Just days after North Korea successfully launched a new intercontinental ballistic missile — another dramatic weapons advancement that further escalated tensions with the United States and South Korea — state media is reporting that people in Pyongyang have taken to the streets to celebrate with a street party and fireworks.
The official Korean Central News Agency reported Thursday that “dancing parties” had broken out in the capital and that there was “great joy and excitement” among government employees and civilians because of the previous day's launch.
In photographs released by the Associated Press and Agence France-Presse on Friday, thousands of people were shown on the streets of Pyongyang watching fireworks displays. In some photographs, soldiers could be seen hugging and smiling.
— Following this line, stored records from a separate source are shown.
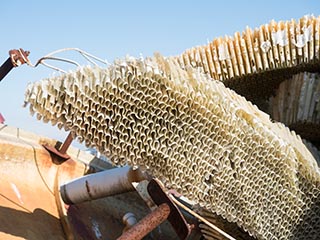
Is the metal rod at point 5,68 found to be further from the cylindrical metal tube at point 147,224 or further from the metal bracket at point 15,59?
the cylindrical metal tube at point 147,224

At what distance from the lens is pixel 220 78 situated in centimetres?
218

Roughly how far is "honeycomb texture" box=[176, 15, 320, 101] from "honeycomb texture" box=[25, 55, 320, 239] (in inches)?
12.2

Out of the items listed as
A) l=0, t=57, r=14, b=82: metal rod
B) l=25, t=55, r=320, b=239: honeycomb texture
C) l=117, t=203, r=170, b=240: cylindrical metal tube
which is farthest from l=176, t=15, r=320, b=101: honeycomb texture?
l=0, t=57, r=14, b=82: metal rod

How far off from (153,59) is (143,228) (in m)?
0.50

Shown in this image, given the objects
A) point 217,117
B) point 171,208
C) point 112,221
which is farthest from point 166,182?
point 112,221

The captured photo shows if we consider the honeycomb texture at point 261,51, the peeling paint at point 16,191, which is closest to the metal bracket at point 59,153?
the peeling paint at point 16,191

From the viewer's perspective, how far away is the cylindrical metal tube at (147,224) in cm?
161

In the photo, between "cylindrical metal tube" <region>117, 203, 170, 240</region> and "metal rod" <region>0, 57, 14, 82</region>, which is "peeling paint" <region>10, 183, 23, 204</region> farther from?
"cylindrical metal tube" <region>117, 203, 170, 240</region>

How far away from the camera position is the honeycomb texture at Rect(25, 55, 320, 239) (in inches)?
58.4

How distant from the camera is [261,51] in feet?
7.01

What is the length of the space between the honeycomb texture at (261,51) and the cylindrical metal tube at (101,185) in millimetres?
474

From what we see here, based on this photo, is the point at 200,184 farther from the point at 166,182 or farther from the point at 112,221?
the point at 112,221

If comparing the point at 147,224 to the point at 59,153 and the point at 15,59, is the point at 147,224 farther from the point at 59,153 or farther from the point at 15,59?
the point at 59,153

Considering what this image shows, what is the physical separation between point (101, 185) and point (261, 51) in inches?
31.9
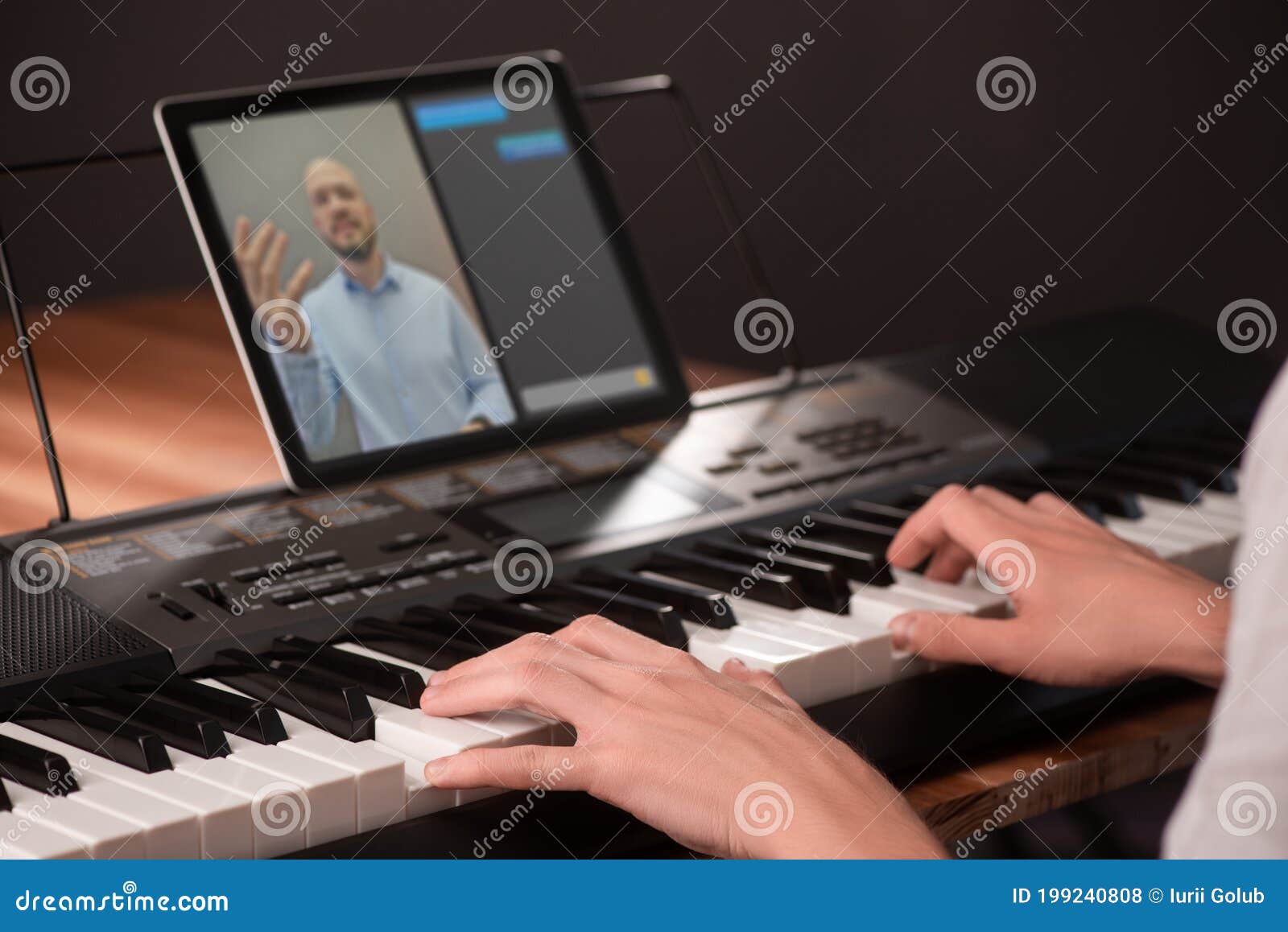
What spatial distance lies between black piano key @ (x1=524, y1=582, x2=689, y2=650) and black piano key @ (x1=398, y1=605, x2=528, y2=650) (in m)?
0.08

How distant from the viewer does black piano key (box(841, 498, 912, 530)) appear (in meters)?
1.53

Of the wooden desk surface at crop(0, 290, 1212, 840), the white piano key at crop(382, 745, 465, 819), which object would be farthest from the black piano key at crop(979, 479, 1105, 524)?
the white piano key at crop(382, 745, 465, 819)

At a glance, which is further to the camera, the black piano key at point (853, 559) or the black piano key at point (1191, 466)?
the black piano key at point (1191, 466)

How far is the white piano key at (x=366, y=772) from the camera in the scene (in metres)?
0.95

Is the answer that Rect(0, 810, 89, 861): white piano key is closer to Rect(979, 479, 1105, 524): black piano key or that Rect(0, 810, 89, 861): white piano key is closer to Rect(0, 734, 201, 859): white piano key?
Rect(0, 734, 201, 859): white piano key

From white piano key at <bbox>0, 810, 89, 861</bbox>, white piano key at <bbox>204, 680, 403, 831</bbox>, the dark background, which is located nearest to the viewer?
white piano key at <bbox>0, 810, 89, 861</bbox>

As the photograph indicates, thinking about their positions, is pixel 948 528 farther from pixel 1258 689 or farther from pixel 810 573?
pixel 1258 689

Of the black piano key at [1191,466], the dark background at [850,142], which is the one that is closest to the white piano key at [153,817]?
the black piano key at [1191,466]

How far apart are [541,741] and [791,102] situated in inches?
76.7

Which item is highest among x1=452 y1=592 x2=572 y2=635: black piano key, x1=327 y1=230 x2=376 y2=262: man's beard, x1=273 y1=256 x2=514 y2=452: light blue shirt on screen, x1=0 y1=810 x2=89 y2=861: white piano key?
x1=327 y1=230 x2=376 y2=262: man's beard

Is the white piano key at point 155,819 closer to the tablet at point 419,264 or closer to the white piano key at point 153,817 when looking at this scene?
the white piano key at point 153,817

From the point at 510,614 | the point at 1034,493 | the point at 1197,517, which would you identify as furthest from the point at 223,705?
the point at 1197,517

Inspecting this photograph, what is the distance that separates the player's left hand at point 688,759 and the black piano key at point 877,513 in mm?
508

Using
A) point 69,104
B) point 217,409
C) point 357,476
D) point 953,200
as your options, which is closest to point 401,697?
point 357,476
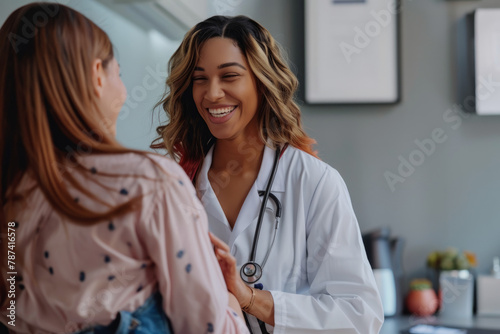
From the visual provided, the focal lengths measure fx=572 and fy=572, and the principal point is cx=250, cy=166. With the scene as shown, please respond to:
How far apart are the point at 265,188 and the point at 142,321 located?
656mm

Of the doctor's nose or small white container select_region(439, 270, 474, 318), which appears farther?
small white container select_region(439, 270, 474, 318)

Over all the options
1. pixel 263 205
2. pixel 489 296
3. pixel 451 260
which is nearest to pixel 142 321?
pixel 263 205

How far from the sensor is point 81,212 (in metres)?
0.80

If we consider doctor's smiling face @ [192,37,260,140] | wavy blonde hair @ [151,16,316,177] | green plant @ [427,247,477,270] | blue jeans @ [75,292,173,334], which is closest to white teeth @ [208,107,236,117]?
doctor's smiling face @ [192,37,260,140]

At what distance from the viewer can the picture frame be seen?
2887 millimetres

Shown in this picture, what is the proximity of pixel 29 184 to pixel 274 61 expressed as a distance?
823 mm

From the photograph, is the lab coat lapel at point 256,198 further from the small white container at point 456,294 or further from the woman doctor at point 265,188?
the small white container at point 456,294

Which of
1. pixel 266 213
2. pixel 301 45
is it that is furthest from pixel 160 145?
pixel 301 45

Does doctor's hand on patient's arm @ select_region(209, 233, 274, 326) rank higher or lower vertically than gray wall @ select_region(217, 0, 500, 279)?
lower

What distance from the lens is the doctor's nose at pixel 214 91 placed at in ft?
4.56

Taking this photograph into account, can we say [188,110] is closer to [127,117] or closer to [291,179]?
[291,179]

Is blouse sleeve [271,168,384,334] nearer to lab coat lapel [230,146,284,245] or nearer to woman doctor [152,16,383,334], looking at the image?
woman doctor [152,16,383,334]

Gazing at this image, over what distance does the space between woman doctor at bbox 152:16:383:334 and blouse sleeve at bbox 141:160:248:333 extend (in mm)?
337

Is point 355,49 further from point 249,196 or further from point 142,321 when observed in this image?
point 142,321
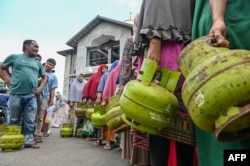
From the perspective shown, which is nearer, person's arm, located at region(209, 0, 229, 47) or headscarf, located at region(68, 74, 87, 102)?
person's arm, located at region(209, 0, 229, 47)

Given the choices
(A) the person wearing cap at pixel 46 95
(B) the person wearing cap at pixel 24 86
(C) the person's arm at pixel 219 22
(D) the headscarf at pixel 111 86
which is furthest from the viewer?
(A) the person wearing cap at pixel 46 95

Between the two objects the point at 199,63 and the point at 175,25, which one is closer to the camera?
the point at 199,63

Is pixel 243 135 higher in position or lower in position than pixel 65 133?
higher

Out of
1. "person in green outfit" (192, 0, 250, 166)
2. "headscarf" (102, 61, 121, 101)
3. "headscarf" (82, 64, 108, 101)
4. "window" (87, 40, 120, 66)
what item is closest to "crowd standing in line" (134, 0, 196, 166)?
"person in green outfit" (192, 0, 250, 166)

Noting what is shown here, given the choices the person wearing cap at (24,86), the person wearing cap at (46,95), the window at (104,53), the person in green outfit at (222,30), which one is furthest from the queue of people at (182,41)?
the window at (104,53)

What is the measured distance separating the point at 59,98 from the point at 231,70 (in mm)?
12879

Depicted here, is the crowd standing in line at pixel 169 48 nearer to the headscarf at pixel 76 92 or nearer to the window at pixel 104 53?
the headscarf at pixel 76 92

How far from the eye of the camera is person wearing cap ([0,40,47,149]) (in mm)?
4262

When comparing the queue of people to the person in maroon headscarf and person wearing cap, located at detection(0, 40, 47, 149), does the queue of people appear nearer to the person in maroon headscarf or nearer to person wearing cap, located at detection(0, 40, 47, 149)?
person wearing cap, located at detection(0, 40, 47, 149)

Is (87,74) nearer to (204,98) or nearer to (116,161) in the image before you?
(116,161)

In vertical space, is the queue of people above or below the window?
below

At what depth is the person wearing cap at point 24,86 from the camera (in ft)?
14.0

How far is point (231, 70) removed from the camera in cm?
78

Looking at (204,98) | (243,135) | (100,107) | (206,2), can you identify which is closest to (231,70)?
(204,98)
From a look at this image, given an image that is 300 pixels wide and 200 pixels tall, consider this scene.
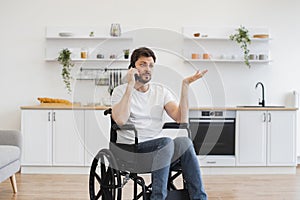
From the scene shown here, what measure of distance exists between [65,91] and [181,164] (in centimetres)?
278

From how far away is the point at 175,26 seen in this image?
5.31 metres

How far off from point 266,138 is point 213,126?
0.58m

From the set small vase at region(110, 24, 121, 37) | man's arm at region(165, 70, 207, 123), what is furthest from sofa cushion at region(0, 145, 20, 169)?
small vase at region(110, 24, 121, 37)

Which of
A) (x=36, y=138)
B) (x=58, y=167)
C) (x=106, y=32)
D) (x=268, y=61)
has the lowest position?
(x=58, y=167)

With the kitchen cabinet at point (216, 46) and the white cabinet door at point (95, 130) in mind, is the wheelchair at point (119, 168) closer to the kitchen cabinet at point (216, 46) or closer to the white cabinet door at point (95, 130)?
the white cabinet door at point (95, 130)

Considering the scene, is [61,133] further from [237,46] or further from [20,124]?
[237,46]

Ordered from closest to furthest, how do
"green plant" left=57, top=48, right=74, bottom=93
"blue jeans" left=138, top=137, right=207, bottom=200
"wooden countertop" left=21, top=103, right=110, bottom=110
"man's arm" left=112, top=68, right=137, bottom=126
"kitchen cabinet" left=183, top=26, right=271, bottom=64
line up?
"blue jeans" left=138, top=137, right=207, bottom=200 → "man's arm" left=112, top=68, right=137, bottom=126 → "wooden countertop" left=21, top=103, right=110, bottom=110 → "green plant" left=57, top=48, right=74, bottom=93 → "kitchen cabinet" left=183, top=26, right=271, bottom=64

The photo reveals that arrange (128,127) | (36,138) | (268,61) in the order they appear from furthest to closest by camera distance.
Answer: (268,61)
(36,138)
(128,127)

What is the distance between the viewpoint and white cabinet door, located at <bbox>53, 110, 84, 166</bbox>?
4.83m

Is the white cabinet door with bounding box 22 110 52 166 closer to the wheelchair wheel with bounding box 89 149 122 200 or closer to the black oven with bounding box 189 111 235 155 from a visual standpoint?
the black oven with bounding box 189 111 235 155

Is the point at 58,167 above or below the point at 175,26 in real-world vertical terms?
below

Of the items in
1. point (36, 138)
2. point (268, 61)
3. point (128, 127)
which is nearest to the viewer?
point (128, 127)

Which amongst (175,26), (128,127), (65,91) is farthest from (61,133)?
(128,127)

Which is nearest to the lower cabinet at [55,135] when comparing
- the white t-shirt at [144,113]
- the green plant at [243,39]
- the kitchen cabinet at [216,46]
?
the kitchen cabinet at [216,46]
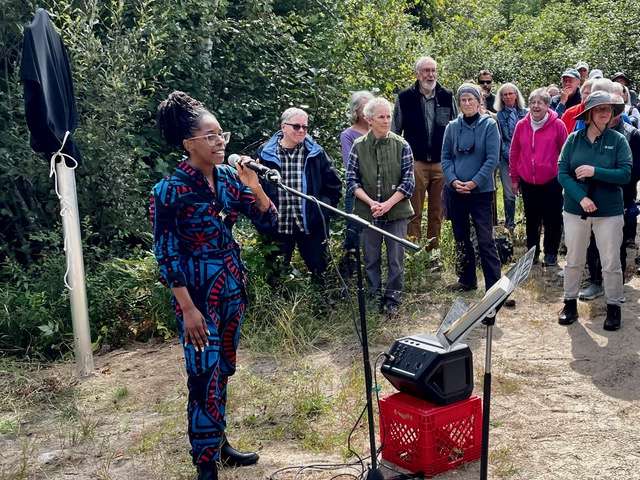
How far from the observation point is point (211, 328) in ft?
12.1

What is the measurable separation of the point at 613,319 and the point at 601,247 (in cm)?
59

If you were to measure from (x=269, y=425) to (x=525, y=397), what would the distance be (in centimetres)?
168

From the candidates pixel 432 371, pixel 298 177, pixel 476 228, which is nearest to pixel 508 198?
pixel 476 228

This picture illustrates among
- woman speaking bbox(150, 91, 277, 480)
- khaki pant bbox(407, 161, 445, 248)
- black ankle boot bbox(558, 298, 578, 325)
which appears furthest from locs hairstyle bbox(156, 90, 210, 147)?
khaki pant bbox(407, 161, 445, 248)

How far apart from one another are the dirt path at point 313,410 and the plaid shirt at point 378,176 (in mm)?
1138

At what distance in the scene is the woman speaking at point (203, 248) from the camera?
11.8ft

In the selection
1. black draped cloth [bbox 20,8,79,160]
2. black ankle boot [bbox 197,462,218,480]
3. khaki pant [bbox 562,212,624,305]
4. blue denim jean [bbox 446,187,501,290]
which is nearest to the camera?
black ankle boot [bbox 197,462,218,480]

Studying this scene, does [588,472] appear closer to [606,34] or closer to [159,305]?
[159,305]

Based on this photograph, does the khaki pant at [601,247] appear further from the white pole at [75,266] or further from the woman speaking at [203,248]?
the white pole at [75,266]

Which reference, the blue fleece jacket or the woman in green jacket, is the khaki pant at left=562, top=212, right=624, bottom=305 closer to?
the woman in green jacket

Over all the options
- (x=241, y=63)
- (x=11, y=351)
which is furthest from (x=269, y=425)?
(x=241, y=63)

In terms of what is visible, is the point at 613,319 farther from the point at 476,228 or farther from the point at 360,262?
the point at 360,262

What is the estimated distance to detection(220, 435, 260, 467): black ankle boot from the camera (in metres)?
4.21

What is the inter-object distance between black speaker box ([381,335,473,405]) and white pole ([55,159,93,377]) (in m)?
2.72
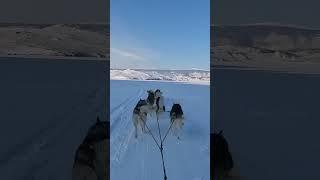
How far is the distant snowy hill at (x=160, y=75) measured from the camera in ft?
7.36

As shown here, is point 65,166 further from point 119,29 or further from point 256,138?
point 256,138

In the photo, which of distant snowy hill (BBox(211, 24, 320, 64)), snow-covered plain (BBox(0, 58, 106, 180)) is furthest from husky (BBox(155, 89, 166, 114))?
distant snowy hill (BBox(211, 24, 320, 64))

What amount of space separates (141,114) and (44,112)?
24.4 inches

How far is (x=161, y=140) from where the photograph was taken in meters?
2.28

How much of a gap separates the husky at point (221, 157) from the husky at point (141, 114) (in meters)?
0.44

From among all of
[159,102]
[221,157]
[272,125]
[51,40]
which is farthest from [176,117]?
[51,40]

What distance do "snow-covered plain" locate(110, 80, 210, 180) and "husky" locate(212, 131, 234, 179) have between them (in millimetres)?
57

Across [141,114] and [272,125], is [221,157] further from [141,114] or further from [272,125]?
[141,114]

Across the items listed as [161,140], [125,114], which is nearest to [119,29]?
[125,114]

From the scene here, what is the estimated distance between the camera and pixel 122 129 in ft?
7.53

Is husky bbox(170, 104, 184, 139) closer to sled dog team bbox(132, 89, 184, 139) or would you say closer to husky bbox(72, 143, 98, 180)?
sled dog team bbox(132, 89, 184, 139)

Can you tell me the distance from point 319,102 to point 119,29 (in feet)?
4.29

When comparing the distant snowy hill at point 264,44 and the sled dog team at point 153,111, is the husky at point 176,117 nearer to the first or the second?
the sled dog team at point 153,111

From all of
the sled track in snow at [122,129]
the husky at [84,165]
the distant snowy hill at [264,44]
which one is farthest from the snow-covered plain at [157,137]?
the distant snowy hill at [264,44]
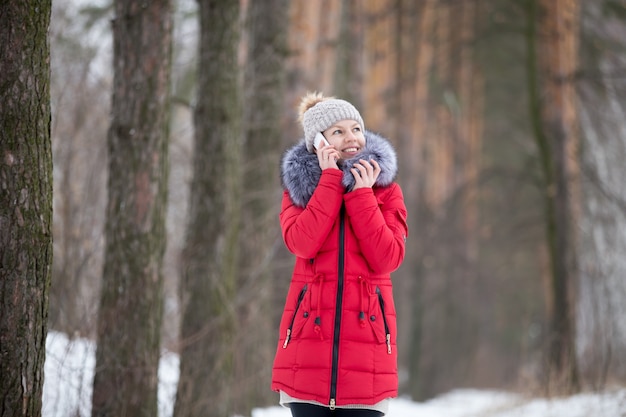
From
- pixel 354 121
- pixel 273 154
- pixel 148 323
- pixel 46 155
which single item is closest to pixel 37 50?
pixel 46 155

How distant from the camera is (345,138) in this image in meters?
3.63

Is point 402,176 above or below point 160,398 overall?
above

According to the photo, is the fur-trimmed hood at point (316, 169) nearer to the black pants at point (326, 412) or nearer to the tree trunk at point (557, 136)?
the black pants at point (326, 412)

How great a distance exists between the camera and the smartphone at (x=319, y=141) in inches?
141

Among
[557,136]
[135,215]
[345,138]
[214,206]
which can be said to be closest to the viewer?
[345,138]

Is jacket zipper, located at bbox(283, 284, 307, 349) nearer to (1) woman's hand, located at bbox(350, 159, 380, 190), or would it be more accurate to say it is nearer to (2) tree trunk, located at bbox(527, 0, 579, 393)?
(1) woman's hand, located at bbox(350, 159, 380, 190)

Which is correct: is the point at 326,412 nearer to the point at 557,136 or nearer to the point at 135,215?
the point at 135,215

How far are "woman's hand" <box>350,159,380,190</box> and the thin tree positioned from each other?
539 centimetres

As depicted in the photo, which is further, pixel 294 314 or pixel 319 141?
pixel 319 141

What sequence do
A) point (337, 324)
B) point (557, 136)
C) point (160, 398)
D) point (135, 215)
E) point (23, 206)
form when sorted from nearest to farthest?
point (337, 324) < point (23, 206) < point (135, 215) < point (160, 398) < point (557, 136)

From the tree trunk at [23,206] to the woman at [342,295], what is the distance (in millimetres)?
1091

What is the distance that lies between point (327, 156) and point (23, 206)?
1341 mm

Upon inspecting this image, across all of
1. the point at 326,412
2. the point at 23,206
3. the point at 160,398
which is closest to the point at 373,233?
the point at 326,412

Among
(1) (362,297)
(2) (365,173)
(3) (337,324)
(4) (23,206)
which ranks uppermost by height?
(2) (365,173)
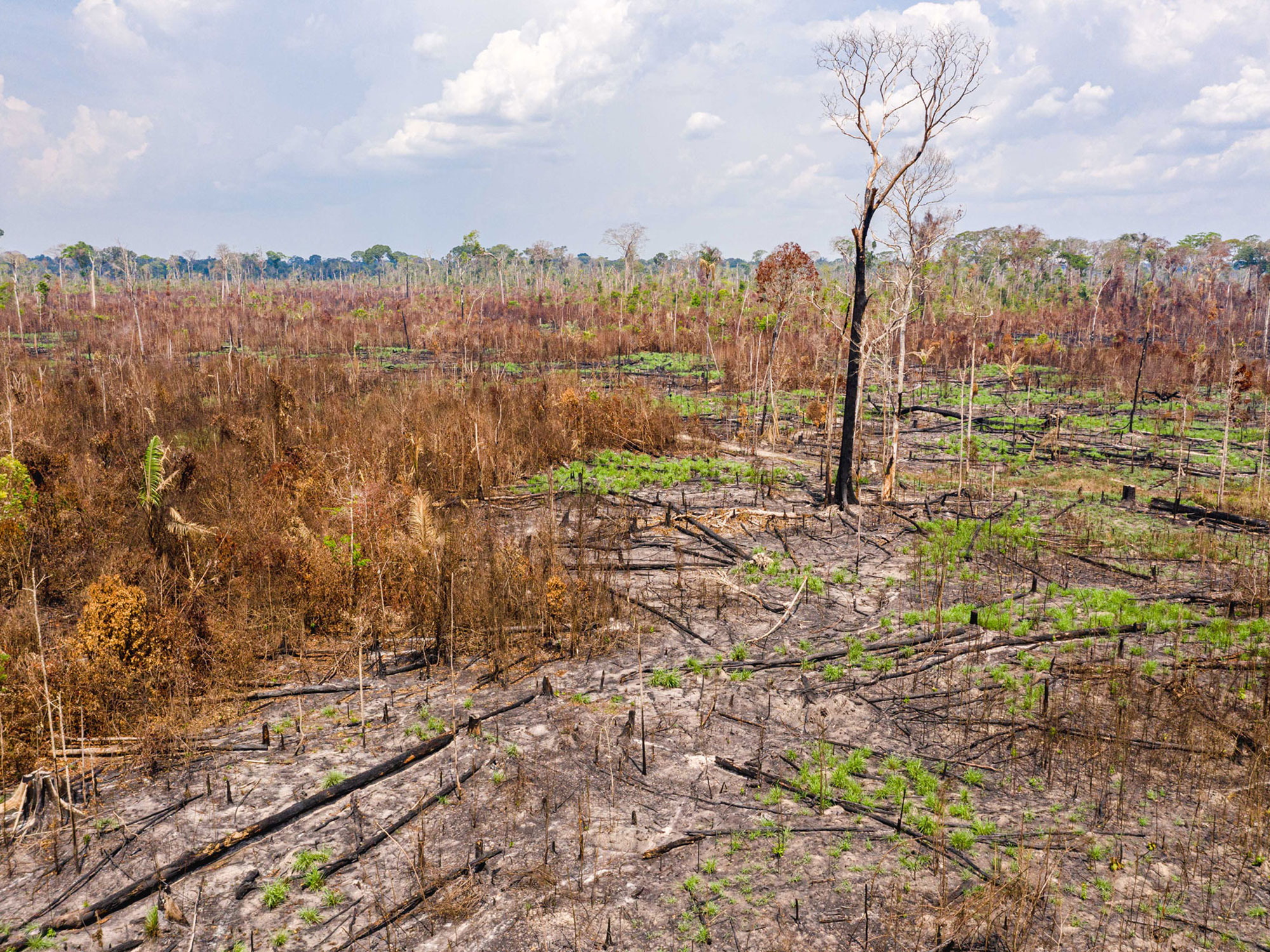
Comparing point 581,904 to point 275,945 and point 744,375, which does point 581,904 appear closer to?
point 275,945

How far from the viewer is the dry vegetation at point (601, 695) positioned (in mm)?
4082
The country's leader, Kim Jong Un, was shown celebrating with the crew that launched the missile shortly before 3 a.m. on Wednesday, in photographs released by North Korean state media.
North Korea frequently stages enormous events in Pyongyang, its grandiose capital. Often, the events have a politically provocative edge — in August, the country staged a rally with thousands of citizens who protested U.N. sanctions on North Korea and held signs that read “Protect our nation to the death.”
Given that the country is one of the most repressive regimes in the world with little access for foreign observers, it is difficult to gauge whether the public support that appears to be shown in these events is genuine. However, North Korean citizens are frequently exposed to propaganda about the need for North Korea's missile and nuclear weapons programs.
Pyongyang's official statement on Wednesday's launch suggested that the test showed North Korea was a nuclear state. “Kim Jong Un declared with pride that now we have finally realized the great historic cause of completing the state nuclear force, the cause of building a rocket power,” said the statement, which was read on state television after the launch.
Analysts who have pored over images of the missile launched on Wednesday have expressed surprise at its large size. The long flight time of the missile suggests it has a range that could target all of the United States, including Washington, D.C., though experts suspect that its range would be more limited if an actual nuclear warhead were attached — instead of the light, dummy payload that the test missile was believed to carry.